Segment Start: Material to process
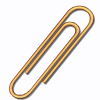 paper clip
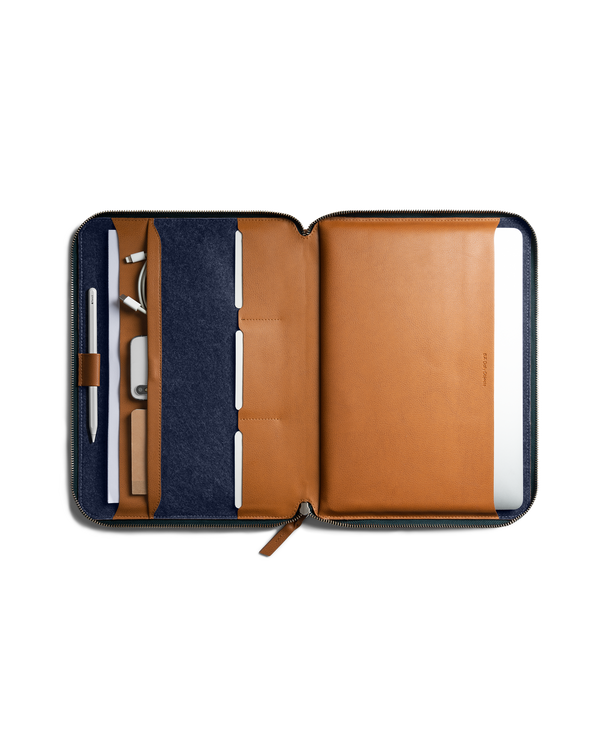 Organizer Folio per accessori Hi-Tech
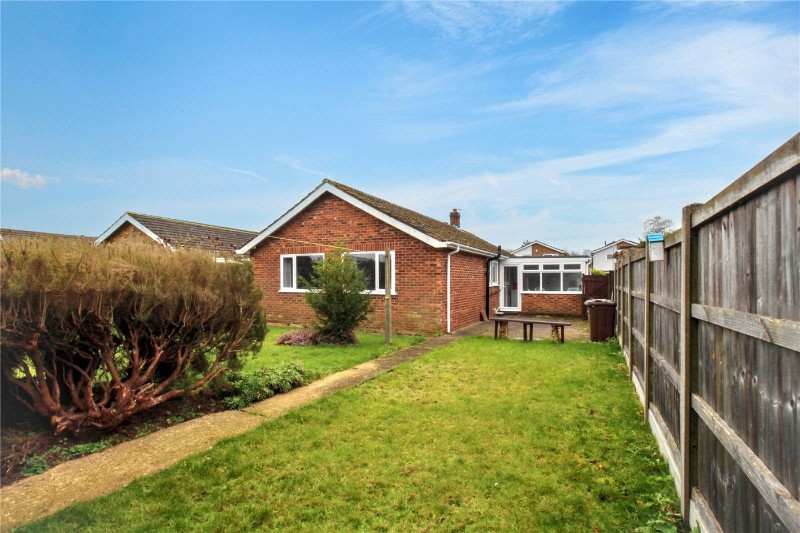 Prince Andrews Road, Hellesdon, Norwich, Norfolk, NR6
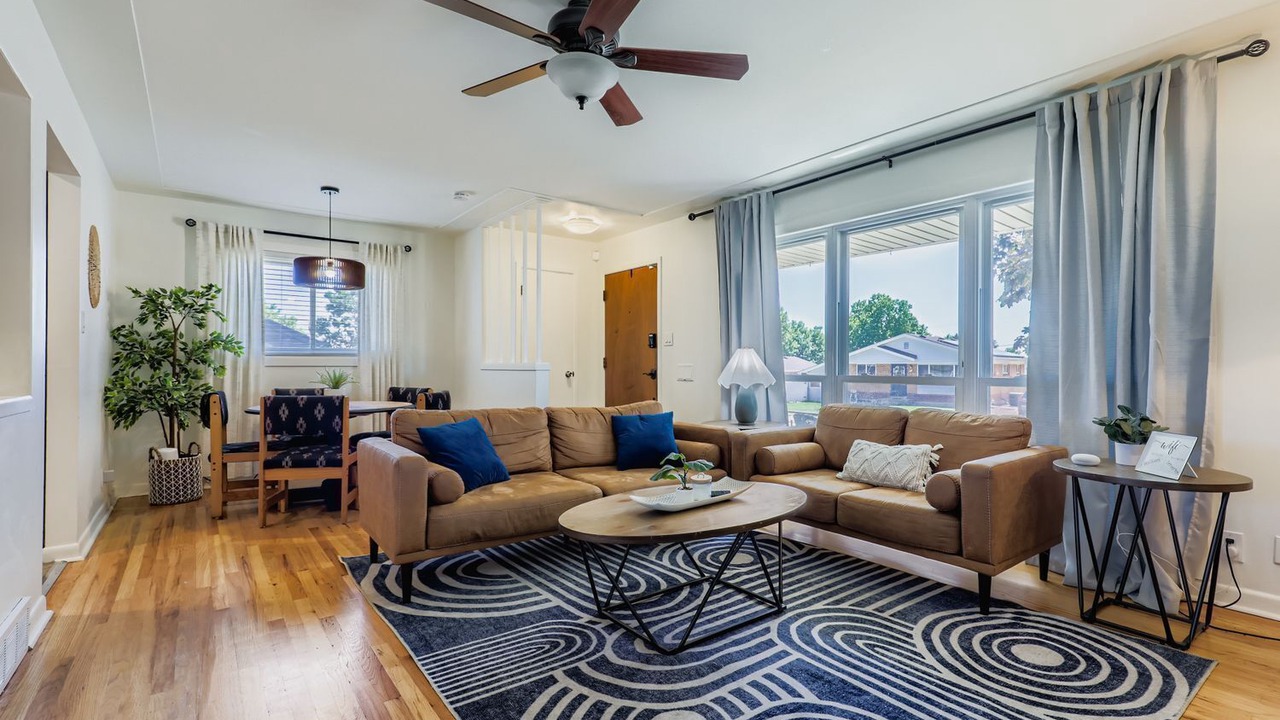 Photo of Livingroom in Northglenn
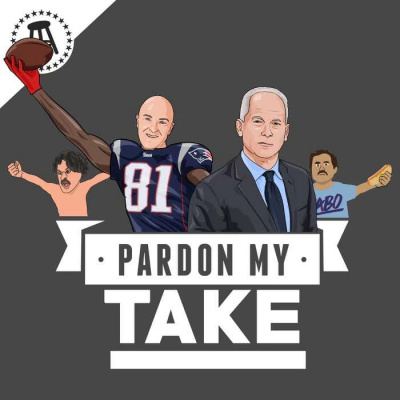 Pardon My Take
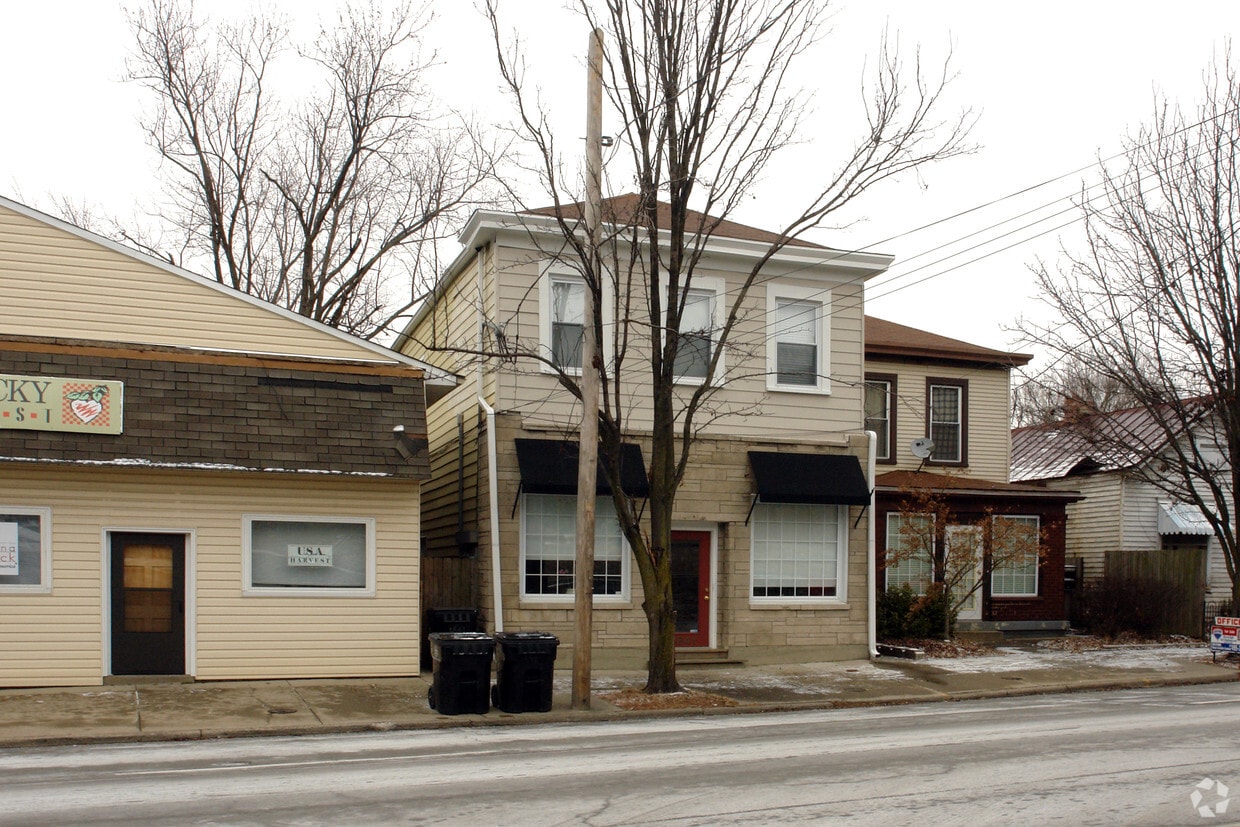Building Photo - 1841 Brownsboro Rd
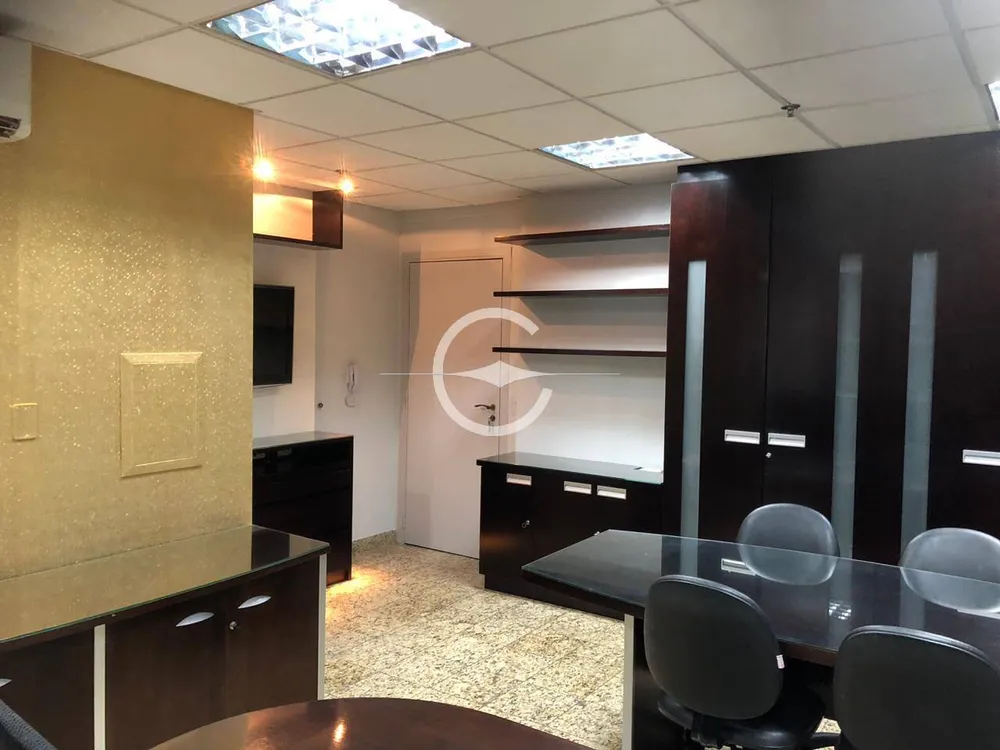 Sala-Conjunto, 40 m² - Foto 3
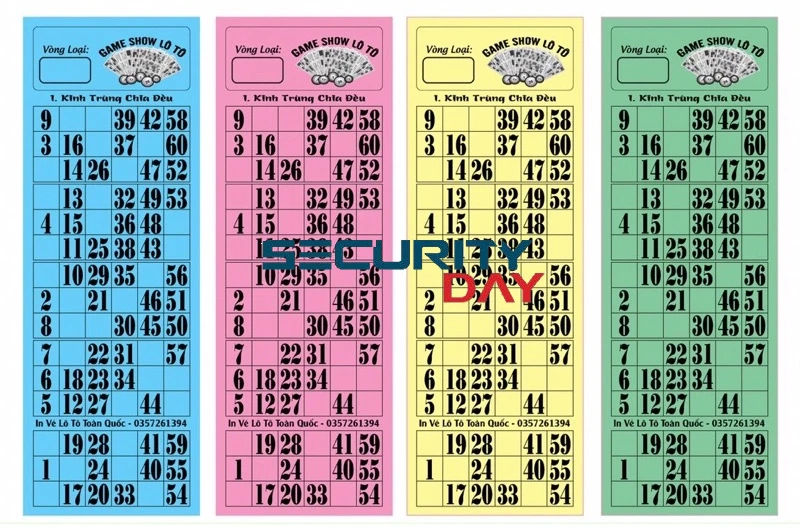 file giấy loto là gì, dùng làm gì?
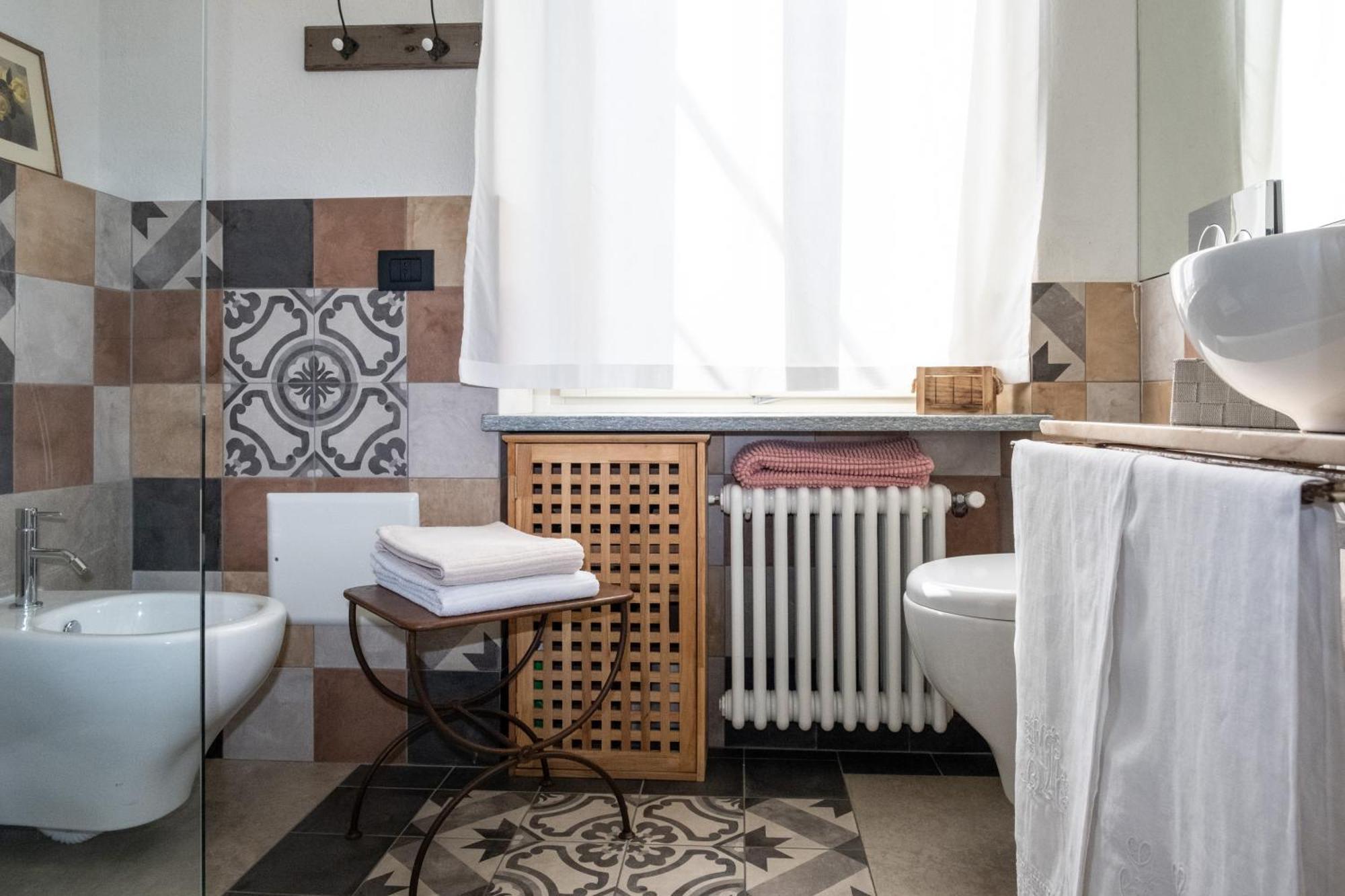 Casa Verrua Scurzolengo Экстерьер фото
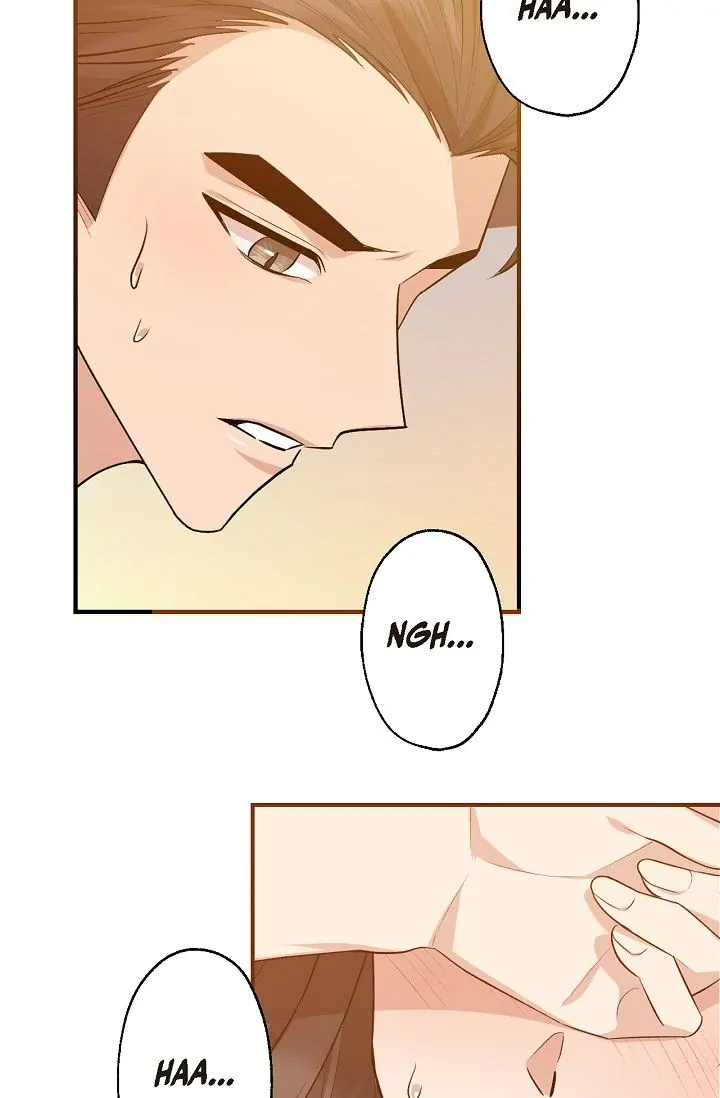 Obscene Contract Chapter 15 - page 44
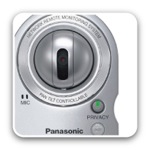 Camaras IP Panasonic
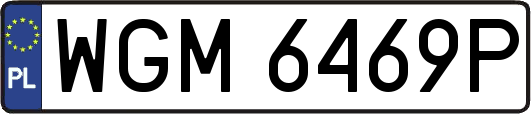 WGM6469P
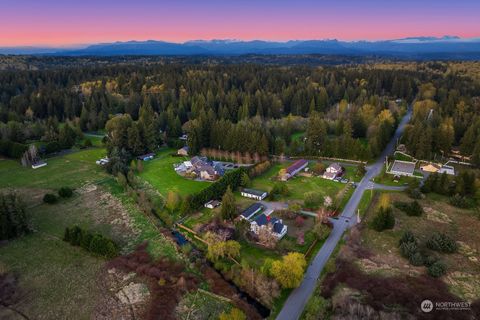 A home in Sammamish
Segment End: Material to process
- What is being asked:
Leave out the images and copy all remaining data word for word.

- Response below:
 paper clip
 Organizer Folio per accessori Hi-Tech
 Prince Andrews Road, Hellesdon, Norwich, Norfolk, NR6
 Photo of Livingroom in Northglenn
 Pardon My Take
Building Photo - 1841 Brownsboro Rd
 Sala-Conjunto, 40 m² - Foto 3
 file giấy loto là gì, dùng làm gì?
 Casa Verrua Scurzolengo Экстерьер фото
 Obscene Contract Chapter 15 - page 44
 Camaras IP Panasonic
 WGM6469P
 A home in Sammamish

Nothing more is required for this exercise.